We do not say to the drug user's family and friends, "Sorry, we cannot give your family member life-saving medical care because it would send the wrong message."  Getting sterile needles to persons who inject drugs is also about medical care and saving lives.

Americans are an intelligent people.  They understand both that injecting drugs is a really bad idea and that persons in need of  preventive medical intervention should receive it.  A national survey conducted in early 1996 found that two-thirds of all Americans favor clean-needle programs as a way of saving lives and stopping the spread of HIV/AIDS.  A scientific survey of 1000 residents of San Diego county last August found even greater support here, with over 85 percent of San Diego residents favoring clean-needle programs as a way of slowing the spread of HIV.

Given the medical consensus that has emerged on the effectiveness of sterile needles as a way of avoiding the spread of drug-related HIV/AIDS, it is difficult to see the denial of access to sterile needles as anything other than the denial of access to a lifesaving medical intervention. 

In the history of modern medicine in the United States, we are aware of only one other instance where a life-saving medical intervention involving a deadly infectious disease was deliberately denied to a group of people.  That instance is the now infamous case of the Tuskegee syphilis "experiment."  The unfortunate victims of this study were 400 black men in Macon County, Alabama, who were denied medical treatment for their syphilis from 1932 when the study began until they died or, if they lived, until 1972, when the "experiment" was exposed and stopped.  In the age of AIDS, people who advocate the denial of access to sterile needles should give careful thought to what they are saying and the company they are keeping.

Right now, when there is no cure, clean-needle programs are the only effective intervention we have to protect people who inject drugs from getting HIV from infected needles.  A number of young adults experiment with injecting drugs for a while and then stop forever.  Consider the difference access to sterile needles makes.  The uninfected person who stops using illicit drugs has a lifetime before him or her.  The HIV-infected person who stops using illicit drugs almost surely must face serious, painful illnesses and perhaps premature death. 

We urge the San Diego County Board of Supervisors to declare a public health emergency so that San Diego can have a clean-needle program commensurate with the size of the problem.  
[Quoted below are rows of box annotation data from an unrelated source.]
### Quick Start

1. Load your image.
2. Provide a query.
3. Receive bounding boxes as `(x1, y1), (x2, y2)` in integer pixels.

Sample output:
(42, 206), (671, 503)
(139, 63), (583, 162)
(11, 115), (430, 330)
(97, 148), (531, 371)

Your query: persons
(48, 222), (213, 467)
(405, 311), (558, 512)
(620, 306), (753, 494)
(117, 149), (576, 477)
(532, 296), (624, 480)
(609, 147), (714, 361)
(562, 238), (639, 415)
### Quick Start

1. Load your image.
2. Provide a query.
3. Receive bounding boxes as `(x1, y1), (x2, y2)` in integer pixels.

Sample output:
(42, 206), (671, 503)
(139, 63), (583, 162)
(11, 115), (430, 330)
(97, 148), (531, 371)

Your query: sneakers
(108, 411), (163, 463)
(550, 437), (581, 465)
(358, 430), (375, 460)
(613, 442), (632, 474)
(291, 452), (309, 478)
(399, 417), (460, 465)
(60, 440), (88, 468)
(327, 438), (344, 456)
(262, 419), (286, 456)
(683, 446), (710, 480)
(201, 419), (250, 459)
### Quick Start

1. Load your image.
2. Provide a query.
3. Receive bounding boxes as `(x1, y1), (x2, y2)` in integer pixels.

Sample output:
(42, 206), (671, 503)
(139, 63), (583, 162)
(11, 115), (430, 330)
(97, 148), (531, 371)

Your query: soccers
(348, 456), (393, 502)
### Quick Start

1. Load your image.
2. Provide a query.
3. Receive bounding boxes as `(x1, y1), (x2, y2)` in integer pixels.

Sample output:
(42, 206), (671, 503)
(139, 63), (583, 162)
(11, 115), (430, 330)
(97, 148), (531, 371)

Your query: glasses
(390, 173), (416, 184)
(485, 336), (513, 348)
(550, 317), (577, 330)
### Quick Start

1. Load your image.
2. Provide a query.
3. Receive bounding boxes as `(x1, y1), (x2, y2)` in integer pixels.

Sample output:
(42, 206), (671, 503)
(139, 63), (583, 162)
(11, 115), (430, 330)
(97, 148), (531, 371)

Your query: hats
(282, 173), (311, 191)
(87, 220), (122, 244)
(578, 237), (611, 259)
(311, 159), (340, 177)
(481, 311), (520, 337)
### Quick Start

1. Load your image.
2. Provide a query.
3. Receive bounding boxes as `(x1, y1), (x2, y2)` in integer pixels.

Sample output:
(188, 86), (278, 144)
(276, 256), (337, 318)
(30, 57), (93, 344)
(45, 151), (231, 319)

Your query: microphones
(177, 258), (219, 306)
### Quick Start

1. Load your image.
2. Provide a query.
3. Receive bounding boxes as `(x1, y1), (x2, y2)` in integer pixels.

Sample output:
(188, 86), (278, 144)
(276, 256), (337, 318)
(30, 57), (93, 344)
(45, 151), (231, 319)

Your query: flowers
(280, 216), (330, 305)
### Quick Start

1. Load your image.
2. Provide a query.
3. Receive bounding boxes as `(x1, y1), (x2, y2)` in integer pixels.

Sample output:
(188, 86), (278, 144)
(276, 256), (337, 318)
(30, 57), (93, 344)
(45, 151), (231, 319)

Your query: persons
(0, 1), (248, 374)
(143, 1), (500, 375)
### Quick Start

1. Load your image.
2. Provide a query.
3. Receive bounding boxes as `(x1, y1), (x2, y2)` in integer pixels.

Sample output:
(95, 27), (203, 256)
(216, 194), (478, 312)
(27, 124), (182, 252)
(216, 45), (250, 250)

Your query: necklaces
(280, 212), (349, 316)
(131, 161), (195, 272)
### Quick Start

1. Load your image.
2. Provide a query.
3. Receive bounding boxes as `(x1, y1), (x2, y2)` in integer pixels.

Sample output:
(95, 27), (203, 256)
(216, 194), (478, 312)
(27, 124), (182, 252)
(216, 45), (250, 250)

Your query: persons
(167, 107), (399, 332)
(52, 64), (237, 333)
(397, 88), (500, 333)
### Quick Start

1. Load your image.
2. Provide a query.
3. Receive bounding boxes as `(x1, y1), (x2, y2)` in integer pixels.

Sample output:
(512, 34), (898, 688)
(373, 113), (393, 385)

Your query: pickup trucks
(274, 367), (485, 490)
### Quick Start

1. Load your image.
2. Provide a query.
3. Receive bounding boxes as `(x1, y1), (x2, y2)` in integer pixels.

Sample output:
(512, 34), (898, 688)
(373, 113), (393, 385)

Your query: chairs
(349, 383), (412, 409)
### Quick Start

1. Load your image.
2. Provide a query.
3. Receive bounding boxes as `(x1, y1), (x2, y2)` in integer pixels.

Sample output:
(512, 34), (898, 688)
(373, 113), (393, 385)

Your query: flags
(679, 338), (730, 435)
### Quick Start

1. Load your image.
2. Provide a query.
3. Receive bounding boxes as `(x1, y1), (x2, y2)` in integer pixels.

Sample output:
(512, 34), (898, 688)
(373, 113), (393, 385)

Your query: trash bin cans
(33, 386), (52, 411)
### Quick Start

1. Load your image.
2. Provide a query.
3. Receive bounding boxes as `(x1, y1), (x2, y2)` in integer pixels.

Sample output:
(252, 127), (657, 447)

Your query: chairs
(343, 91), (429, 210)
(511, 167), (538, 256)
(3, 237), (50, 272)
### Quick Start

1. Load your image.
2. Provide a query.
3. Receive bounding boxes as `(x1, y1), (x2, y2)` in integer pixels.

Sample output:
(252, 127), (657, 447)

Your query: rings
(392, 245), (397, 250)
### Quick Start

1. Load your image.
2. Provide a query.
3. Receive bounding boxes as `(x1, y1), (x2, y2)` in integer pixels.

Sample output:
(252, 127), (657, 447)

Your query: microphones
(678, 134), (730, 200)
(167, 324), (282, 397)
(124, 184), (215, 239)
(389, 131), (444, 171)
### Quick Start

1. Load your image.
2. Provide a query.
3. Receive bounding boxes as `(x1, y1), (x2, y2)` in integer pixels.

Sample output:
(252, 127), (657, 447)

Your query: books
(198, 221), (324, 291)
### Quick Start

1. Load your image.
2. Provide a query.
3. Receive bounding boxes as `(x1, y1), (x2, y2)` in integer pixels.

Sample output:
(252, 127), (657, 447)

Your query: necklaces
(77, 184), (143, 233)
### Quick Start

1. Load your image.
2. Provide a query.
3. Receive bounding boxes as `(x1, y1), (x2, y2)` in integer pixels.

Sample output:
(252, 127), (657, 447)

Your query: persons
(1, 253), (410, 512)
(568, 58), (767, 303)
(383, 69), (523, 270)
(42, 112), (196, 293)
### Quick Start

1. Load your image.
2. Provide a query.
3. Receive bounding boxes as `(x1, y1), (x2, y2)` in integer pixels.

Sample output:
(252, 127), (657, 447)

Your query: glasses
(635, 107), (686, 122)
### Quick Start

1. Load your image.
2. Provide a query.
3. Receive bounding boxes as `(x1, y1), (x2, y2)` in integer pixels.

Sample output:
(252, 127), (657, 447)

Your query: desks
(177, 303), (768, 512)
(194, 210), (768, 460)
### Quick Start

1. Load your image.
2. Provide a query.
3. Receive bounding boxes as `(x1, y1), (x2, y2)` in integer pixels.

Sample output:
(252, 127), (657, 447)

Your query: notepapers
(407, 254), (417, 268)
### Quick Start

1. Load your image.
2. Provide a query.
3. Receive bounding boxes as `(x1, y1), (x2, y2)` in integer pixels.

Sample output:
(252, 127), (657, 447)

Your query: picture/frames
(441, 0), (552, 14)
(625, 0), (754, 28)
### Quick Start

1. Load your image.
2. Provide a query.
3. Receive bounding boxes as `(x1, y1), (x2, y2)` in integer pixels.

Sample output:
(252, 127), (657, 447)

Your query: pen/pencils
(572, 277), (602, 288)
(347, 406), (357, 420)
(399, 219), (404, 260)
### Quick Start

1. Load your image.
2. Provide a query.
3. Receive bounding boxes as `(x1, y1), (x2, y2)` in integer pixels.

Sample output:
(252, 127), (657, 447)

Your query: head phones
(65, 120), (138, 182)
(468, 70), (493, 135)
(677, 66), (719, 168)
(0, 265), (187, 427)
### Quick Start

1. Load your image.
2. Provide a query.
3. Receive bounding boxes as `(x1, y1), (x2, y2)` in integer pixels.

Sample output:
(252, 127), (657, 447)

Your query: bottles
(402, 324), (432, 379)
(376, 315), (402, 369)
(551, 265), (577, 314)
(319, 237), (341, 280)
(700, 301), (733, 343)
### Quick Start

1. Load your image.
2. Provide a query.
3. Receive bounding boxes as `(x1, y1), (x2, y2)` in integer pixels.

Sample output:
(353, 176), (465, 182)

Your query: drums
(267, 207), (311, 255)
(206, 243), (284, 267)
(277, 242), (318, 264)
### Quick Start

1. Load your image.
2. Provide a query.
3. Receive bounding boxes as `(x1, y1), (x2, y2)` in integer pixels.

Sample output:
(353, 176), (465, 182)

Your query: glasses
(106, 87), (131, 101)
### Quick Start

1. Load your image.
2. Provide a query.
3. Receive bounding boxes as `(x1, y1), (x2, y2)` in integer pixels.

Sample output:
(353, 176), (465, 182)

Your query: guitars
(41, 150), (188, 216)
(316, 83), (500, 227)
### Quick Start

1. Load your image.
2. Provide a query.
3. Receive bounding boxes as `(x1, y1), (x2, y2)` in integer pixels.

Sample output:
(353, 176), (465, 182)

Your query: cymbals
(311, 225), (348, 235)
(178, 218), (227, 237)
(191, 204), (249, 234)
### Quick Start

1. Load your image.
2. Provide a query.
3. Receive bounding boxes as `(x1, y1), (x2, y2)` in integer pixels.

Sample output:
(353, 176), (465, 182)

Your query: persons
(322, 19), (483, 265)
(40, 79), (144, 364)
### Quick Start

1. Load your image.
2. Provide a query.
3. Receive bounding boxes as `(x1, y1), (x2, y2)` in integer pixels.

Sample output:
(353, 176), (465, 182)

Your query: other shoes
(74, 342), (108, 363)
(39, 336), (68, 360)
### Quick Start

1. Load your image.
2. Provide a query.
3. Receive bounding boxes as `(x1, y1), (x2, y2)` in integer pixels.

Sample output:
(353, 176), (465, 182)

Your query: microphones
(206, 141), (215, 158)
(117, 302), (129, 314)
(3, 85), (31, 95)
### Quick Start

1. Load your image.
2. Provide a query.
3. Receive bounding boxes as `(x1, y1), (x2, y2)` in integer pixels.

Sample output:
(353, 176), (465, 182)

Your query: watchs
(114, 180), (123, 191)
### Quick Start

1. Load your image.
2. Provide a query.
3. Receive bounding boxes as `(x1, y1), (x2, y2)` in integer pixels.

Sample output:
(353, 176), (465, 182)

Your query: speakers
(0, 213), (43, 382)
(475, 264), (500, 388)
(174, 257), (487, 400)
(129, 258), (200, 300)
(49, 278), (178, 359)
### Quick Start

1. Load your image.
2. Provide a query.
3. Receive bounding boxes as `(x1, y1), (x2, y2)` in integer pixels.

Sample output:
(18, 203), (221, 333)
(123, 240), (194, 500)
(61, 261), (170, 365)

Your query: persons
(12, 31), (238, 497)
With sterile-needle programs that reach substantial numbers of drug users, we can slow this horrible AIDS epidemic among injecting drug users in San Diego before it is widespread.  The best medical advice in our country says we need clean-needle programs to slow the spread of HIV.  If the County Board of Supervisors acts now San Diego county can save hundreds of lives and hundreds of millions of dollars.  What are we waiting for?

Whitteker is executive director of the San Diego Harm Reduction Center.  Day is the director of the Dogwood Center, a research organization in Princeton, N.J.